> _Work to complete_
Your answer should be one number: how many lines below have the word "wild".

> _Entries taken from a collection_
········
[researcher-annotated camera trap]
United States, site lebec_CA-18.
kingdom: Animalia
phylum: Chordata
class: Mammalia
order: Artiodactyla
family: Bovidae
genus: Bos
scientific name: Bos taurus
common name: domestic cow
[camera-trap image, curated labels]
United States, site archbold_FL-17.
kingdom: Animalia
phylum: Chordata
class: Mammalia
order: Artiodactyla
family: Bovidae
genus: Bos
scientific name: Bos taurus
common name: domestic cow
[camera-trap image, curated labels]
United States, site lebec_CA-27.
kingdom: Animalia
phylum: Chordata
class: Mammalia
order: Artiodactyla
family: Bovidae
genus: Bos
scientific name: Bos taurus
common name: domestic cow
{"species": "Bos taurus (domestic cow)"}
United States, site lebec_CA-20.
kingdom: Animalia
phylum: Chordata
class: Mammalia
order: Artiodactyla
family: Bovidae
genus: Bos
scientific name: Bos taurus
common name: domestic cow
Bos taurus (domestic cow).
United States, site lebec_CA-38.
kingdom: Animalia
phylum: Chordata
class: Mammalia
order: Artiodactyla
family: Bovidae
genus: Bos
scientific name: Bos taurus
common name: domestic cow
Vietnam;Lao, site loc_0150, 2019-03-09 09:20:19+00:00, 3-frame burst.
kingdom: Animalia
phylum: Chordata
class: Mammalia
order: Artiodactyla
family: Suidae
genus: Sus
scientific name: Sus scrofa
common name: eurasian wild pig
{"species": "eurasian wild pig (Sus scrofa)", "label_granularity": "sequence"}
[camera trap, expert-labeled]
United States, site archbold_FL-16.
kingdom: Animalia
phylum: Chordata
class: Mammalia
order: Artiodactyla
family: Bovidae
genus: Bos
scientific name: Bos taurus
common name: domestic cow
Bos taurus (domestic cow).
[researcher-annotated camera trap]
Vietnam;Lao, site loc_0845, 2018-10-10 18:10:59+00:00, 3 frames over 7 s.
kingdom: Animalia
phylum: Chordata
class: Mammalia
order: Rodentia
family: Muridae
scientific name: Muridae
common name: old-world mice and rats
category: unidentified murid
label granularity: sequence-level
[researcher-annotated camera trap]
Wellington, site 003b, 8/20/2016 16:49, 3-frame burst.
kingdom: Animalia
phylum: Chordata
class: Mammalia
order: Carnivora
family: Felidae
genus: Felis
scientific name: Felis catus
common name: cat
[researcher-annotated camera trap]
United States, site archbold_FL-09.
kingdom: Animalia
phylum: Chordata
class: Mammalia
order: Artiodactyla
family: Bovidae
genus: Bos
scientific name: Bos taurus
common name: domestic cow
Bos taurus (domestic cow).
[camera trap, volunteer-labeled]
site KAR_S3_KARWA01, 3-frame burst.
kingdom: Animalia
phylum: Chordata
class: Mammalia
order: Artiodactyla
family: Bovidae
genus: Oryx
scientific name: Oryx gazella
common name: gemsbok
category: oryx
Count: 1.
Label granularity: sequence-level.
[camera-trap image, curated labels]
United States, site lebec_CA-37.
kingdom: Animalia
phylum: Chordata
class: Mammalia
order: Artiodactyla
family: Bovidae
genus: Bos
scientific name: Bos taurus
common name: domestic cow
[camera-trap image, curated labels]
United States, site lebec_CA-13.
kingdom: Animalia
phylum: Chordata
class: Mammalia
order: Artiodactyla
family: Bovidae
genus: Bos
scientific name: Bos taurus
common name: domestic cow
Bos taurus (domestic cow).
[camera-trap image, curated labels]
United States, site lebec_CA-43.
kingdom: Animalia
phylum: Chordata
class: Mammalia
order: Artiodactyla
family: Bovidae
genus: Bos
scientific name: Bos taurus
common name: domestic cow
········
> _Task response_
2